* FRAGMENTO DEL DOCUMENTO
● ● ● ●
Sevilla, finales de los años 80. La ciudad andaluza se prepara para vender su mejor imagen al resto del mundo. La maquinaria para poner a punto la Expo del 92 empezaba a ponerse en marcha al tiempo de uno de sus engranajes, el policial, iniciaba una limpieza de individuos “indeseables” de las calles sevillanas. Camellos, prostitutas y drogadictos debían ser alejados del centro turístico. Una de las brigadas destinada a tal saneamiento fue el denominado Grupo 7, una cuadrilla formada por cuatro inspectores de la Policía Nacional dispuestos si era necesario a saltarse la ley para cumplir sus ordenes.
Este es, en breves palabras, el punto de partida de Grupo 7, un prometedor planteamiento al servicio de una película que, pese a sus buenas intenciones, se le escapa de las manos a su director, Alberto Rodríguez, el mismo que debutara en el 2005 con 7 Vírgenes, un título con el que mantiene ciertos paralelismos, tanto en lo que se refiere a su aspecto pretendidamente realista como en la descripción de ambientes suburbiales en donde la miseria campa a su aire.
● ● ● ●
* ENTRADAS DEL CONJUNTO

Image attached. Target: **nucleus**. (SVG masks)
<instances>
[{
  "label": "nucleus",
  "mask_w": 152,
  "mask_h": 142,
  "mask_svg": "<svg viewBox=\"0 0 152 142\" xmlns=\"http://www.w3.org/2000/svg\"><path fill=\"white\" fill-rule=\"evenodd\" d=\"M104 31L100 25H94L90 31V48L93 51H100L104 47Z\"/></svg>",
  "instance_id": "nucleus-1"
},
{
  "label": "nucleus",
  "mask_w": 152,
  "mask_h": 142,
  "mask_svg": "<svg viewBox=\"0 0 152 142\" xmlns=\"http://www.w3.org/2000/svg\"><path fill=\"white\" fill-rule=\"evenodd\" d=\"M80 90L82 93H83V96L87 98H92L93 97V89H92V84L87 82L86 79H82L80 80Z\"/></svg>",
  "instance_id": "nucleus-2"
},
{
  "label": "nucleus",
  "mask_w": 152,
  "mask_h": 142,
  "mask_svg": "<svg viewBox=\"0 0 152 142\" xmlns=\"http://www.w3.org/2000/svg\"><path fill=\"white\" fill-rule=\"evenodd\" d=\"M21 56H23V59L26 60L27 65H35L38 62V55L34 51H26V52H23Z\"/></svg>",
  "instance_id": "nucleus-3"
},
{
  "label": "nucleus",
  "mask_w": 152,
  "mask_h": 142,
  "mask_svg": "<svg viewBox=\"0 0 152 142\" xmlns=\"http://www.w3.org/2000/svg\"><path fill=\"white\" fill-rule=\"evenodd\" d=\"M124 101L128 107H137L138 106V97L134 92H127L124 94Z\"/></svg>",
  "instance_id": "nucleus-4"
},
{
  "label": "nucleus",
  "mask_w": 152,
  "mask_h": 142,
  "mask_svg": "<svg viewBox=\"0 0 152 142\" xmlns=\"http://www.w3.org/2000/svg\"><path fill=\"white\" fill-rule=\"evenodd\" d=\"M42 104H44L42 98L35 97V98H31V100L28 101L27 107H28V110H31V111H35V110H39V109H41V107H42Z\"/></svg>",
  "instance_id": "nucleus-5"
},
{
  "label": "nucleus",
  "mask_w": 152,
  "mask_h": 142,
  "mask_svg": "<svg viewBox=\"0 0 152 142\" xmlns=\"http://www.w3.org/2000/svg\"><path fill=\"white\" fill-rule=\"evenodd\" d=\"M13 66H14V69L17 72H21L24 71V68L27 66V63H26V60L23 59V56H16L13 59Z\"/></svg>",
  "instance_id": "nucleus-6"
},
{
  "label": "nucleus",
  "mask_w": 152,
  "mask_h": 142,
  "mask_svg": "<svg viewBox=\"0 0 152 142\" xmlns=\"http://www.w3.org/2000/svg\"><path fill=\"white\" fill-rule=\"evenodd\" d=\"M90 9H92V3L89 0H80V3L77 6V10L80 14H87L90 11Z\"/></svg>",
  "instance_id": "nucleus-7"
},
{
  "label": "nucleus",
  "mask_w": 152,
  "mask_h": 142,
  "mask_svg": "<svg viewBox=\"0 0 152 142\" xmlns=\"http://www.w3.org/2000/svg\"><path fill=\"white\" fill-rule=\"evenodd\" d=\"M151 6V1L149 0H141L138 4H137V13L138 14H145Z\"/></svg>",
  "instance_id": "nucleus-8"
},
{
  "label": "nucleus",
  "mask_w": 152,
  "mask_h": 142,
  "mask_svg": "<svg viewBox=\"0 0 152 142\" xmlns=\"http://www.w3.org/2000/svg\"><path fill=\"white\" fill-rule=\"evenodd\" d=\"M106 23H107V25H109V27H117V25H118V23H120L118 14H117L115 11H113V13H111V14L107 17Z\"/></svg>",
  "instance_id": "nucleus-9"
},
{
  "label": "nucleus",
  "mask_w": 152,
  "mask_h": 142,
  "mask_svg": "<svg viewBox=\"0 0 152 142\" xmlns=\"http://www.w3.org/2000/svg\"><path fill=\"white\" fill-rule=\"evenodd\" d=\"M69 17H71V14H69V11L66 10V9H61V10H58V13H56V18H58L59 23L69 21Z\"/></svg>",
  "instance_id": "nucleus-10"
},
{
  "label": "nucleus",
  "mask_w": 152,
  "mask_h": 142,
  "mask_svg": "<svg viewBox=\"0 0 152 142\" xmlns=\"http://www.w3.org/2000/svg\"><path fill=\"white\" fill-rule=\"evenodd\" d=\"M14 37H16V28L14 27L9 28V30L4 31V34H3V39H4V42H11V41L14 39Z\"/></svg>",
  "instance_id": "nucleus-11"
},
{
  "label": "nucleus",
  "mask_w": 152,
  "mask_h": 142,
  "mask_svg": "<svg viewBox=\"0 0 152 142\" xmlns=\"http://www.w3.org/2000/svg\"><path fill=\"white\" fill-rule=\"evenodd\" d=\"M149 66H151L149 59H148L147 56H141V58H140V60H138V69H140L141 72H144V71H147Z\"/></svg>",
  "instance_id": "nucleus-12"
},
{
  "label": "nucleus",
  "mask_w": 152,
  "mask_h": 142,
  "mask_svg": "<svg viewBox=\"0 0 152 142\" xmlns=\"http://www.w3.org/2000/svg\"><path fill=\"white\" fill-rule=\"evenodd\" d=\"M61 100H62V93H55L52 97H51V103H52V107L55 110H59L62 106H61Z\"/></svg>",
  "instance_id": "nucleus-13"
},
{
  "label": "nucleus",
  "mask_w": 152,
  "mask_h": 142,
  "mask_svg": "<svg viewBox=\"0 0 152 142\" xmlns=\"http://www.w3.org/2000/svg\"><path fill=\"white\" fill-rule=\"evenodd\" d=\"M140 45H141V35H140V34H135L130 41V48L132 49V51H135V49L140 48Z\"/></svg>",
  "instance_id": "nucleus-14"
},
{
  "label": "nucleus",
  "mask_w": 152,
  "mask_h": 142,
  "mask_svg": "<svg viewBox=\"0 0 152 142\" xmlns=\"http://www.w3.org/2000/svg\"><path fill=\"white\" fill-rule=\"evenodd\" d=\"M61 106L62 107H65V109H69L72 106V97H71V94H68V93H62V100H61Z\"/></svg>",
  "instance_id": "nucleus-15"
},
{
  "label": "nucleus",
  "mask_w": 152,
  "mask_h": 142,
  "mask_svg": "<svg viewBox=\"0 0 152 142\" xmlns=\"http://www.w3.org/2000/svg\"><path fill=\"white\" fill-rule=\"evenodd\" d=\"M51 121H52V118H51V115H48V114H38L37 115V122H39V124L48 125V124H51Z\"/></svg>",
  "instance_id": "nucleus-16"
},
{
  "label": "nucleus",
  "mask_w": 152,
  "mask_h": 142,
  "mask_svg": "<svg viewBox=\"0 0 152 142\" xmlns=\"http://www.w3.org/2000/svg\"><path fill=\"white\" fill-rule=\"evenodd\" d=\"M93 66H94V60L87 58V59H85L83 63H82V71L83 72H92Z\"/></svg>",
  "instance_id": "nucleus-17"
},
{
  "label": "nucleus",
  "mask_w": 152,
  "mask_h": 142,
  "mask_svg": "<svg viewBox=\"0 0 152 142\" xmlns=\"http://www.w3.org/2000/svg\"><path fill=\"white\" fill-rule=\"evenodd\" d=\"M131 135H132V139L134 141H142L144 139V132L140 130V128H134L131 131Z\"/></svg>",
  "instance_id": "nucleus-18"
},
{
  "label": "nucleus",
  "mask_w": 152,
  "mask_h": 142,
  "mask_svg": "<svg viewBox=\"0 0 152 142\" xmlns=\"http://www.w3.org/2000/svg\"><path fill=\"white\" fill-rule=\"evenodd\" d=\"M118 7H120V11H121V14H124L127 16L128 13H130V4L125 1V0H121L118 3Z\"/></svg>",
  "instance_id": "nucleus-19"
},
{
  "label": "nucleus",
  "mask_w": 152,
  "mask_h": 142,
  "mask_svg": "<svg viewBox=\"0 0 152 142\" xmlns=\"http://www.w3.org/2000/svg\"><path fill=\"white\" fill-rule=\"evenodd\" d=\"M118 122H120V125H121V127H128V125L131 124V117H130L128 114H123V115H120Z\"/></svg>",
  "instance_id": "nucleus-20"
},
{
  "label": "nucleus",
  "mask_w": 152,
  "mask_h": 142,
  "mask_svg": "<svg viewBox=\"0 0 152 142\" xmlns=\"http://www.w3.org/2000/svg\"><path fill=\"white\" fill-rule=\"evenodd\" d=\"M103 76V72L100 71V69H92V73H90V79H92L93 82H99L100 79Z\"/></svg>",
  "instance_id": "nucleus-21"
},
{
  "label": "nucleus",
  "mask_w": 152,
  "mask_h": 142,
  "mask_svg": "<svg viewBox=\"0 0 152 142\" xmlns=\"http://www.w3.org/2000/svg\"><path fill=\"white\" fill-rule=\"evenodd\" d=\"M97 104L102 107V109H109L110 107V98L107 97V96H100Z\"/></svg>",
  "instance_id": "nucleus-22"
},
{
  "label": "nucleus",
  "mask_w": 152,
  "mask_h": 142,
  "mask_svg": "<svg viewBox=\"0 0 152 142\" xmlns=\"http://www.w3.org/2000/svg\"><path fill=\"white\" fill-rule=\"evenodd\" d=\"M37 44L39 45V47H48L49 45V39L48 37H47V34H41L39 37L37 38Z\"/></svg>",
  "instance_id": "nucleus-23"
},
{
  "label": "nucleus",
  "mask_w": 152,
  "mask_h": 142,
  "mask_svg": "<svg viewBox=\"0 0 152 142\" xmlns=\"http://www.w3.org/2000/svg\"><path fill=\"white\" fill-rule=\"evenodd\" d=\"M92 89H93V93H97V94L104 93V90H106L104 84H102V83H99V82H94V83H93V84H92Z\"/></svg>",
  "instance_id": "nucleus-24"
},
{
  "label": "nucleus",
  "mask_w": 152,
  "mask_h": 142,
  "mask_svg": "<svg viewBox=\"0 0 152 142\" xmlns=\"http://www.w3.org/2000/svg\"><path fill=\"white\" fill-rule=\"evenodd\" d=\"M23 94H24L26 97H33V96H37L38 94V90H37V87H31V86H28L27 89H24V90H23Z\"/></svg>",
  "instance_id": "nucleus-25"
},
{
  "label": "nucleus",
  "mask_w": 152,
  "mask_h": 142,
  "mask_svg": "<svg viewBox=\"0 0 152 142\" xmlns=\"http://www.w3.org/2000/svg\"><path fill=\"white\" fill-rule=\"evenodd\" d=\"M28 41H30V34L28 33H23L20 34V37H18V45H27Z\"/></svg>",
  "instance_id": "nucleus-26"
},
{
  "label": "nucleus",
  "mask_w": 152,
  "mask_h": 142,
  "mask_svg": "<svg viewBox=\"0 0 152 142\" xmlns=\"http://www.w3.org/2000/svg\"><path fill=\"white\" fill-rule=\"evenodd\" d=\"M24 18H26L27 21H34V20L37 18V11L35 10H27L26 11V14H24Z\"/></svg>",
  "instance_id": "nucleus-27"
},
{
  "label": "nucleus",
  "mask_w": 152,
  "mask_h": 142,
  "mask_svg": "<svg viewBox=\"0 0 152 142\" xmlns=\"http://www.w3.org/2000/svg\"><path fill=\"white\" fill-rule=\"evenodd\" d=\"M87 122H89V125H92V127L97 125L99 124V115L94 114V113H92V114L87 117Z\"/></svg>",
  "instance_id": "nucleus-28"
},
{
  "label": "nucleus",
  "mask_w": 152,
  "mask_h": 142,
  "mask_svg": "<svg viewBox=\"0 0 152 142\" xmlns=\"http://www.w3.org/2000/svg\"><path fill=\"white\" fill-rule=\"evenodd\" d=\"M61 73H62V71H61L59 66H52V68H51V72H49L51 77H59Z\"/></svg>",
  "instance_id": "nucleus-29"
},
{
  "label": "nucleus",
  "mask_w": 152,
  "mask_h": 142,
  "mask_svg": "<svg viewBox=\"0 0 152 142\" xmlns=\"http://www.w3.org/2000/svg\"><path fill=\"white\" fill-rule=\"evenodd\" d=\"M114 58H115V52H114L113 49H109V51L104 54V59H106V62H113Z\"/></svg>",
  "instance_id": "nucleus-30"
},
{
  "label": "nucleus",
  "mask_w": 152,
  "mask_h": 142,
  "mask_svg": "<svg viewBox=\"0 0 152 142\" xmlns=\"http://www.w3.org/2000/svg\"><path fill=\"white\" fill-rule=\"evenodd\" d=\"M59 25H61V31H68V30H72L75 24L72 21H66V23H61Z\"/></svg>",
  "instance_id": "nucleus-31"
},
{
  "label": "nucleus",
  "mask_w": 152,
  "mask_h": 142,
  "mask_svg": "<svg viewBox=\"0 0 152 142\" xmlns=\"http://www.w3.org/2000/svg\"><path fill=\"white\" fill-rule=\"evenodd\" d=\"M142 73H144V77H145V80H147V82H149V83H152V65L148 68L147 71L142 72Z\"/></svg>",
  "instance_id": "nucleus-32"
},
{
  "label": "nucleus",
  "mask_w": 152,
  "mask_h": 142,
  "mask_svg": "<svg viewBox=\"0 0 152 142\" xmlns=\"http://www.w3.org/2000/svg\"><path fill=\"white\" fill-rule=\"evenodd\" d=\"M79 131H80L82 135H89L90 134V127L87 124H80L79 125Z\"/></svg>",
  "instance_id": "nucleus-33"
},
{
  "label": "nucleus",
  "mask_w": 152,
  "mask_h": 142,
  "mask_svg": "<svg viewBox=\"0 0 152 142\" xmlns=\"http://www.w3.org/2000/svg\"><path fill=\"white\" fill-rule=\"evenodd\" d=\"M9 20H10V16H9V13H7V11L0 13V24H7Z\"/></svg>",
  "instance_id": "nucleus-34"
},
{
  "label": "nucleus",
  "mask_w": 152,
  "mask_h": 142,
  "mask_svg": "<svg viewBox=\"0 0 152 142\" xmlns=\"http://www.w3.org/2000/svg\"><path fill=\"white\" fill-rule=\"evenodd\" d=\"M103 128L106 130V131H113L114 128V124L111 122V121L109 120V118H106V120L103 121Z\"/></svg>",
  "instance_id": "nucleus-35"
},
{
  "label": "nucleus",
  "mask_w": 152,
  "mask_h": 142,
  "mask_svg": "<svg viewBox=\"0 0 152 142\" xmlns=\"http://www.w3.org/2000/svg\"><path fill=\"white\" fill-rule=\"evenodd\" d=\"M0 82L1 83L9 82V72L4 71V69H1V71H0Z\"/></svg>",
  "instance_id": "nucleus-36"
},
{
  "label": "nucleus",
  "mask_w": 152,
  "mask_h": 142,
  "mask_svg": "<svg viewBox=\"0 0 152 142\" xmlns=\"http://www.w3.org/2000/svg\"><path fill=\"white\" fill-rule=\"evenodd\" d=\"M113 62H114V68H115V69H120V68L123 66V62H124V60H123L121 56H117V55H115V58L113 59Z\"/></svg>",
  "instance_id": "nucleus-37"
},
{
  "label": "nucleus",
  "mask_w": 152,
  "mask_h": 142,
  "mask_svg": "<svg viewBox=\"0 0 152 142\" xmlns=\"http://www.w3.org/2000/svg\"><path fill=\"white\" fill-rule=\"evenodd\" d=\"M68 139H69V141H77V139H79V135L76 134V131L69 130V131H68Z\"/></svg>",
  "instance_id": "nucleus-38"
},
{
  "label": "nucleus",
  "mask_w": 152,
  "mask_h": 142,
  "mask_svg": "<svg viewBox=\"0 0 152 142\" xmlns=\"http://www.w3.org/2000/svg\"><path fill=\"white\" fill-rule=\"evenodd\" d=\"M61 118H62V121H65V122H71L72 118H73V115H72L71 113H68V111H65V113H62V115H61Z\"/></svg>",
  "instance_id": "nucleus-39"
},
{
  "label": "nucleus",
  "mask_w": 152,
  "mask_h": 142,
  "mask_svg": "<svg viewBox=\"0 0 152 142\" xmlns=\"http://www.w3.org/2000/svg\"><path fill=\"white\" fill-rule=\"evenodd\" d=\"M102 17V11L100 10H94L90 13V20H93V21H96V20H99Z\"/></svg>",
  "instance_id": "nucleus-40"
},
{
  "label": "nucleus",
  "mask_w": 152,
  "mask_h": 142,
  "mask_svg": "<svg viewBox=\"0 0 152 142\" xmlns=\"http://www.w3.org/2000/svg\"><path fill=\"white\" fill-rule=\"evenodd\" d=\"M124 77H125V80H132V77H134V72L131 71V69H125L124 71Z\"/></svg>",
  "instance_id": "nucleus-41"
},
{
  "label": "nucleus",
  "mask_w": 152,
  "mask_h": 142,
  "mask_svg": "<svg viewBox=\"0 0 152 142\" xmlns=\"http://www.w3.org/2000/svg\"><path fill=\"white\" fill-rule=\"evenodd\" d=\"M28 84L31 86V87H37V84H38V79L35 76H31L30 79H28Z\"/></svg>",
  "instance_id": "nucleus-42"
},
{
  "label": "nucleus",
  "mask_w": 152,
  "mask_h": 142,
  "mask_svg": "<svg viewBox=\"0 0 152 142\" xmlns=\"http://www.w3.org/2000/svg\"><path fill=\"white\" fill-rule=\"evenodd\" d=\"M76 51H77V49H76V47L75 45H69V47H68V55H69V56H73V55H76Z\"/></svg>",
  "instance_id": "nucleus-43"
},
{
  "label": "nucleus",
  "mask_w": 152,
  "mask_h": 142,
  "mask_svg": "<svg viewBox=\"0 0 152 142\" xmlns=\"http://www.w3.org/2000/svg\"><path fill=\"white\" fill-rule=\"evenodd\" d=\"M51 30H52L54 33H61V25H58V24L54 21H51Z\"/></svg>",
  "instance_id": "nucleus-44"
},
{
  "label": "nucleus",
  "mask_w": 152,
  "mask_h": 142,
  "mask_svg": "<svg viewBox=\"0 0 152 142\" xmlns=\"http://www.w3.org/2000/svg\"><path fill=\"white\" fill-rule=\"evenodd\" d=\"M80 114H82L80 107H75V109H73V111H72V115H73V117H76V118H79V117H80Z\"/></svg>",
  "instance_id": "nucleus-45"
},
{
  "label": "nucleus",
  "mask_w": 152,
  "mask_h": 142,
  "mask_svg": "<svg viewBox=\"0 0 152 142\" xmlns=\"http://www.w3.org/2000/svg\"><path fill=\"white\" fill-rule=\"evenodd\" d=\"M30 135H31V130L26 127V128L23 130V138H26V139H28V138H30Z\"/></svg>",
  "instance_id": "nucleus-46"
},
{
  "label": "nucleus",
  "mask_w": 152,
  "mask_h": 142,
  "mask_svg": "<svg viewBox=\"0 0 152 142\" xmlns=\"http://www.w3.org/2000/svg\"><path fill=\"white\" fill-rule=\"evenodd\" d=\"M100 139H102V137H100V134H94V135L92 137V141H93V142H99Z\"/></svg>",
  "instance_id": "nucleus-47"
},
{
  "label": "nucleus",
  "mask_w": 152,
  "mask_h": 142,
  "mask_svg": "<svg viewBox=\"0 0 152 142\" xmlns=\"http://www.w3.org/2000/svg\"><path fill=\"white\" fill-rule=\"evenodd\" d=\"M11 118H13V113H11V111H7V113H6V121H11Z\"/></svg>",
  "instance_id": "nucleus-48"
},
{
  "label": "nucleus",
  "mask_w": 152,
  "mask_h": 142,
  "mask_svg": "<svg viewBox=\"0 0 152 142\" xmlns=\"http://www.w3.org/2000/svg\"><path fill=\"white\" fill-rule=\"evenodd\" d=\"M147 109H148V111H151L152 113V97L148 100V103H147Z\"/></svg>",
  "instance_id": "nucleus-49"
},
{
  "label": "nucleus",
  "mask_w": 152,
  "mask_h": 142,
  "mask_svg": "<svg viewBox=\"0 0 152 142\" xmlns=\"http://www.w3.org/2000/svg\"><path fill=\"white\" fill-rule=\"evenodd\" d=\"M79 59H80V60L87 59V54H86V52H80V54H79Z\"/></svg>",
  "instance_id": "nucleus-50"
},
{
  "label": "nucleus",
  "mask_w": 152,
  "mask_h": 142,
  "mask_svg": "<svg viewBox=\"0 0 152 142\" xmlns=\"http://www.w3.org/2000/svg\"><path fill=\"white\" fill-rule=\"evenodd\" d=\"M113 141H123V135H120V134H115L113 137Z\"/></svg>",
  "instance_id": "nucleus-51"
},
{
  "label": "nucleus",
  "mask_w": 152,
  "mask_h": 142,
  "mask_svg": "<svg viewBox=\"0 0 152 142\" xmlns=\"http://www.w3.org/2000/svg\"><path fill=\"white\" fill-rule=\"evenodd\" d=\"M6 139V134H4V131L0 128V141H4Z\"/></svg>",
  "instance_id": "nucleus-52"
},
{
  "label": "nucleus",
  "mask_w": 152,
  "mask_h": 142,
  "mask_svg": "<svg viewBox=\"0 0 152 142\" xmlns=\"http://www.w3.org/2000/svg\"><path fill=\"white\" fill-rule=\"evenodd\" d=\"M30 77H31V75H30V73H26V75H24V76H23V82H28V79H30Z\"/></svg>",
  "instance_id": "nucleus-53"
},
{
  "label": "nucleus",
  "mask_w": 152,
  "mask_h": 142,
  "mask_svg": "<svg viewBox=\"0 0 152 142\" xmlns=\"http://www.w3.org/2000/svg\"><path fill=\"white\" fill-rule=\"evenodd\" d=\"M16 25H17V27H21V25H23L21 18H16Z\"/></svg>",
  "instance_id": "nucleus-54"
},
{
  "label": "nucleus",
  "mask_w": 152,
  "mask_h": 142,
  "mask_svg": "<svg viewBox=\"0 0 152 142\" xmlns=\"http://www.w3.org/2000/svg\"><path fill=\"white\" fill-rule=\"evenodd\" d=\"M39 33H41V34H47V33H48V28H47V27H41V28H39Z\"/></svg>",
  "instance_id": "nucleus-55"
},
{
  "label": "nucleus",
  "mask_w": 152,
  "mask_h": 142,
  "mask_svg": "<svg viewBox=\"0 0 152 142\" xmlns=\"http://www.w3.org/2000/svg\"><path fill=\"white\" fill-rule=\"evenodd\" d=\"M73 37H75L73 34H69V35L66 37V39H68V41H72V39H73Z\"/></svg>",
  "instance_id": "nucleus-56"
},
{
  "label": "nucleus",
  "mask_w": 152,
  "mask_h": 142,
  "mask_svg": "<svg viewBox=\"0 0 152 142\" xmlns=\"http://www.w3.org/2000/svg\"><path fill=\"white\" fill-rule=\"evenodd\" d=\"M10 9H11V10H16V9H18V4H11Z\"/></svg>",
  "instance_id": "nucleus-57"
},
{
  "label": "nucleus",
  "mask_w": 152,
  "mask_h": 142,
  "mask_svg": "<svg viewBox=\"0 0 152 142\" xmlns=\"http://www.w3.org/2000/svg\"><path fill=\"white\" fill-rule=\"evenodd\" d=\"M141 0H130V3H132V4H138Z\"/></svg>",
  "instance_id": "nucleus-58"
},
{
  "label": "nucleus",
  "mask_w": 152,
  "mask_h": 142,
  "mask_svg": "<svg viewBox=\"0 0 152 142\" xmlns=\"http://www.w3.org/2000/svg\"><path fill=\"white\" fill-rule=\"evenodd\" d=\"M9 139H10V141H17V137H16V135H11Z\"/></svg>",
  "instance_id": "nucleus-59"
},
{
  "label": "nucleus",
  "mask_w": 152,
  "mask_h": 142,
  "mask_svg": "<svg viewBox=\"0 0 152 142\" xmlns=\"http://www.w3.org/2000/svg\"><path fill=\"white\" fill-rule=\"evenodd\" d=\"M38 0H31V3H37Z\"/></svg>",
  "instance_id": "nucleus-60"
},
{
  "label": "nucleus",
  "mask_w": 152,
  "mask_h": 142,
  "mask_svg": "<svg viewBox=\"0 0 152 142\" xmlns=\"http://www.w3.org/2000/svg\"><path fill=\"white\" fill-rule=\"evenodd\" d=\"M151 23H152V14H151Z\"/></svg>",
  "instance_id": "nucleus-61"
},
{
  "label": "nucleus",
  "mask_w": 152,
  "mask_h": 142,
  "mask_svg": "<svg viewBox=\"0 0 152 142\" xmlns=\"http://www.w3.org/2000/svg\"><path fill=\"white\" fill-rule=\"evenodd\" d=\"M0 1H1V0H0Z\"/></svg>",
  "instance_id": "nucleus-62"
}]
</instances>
● ● ● ●
* EJERCICIOS PROPUESTOS
a. Responda con datos del fragmento sobre Grupo 7:
(i) ¿Cuántos inspectores formaban el Grupo 7 y a qué cuerpo pertenecían?
(ii) ¿Qué individuos debían ser alejados del centro turístico?
(iii) ¿En qué año debutó Alberto Rodríguez y con qué título?
b. Traduzca al inglés esta oración del fragmento sobre Grupo 7: "Camellos, prostitutas y drogadictos debían ser alejados del centro turístico."
El listado no interviene en nada de esto.

* LISTA DE RESPUESTAS
a.
(i) Cuatro inspectores de la Policía Nacional.
(ii) Camellos, prostitutas y drogadictos.
(iii) En 2005, con 7 Vírgenes.

b. Drug dealers, prostitutes and drug addicts were to be removed from the tourist center.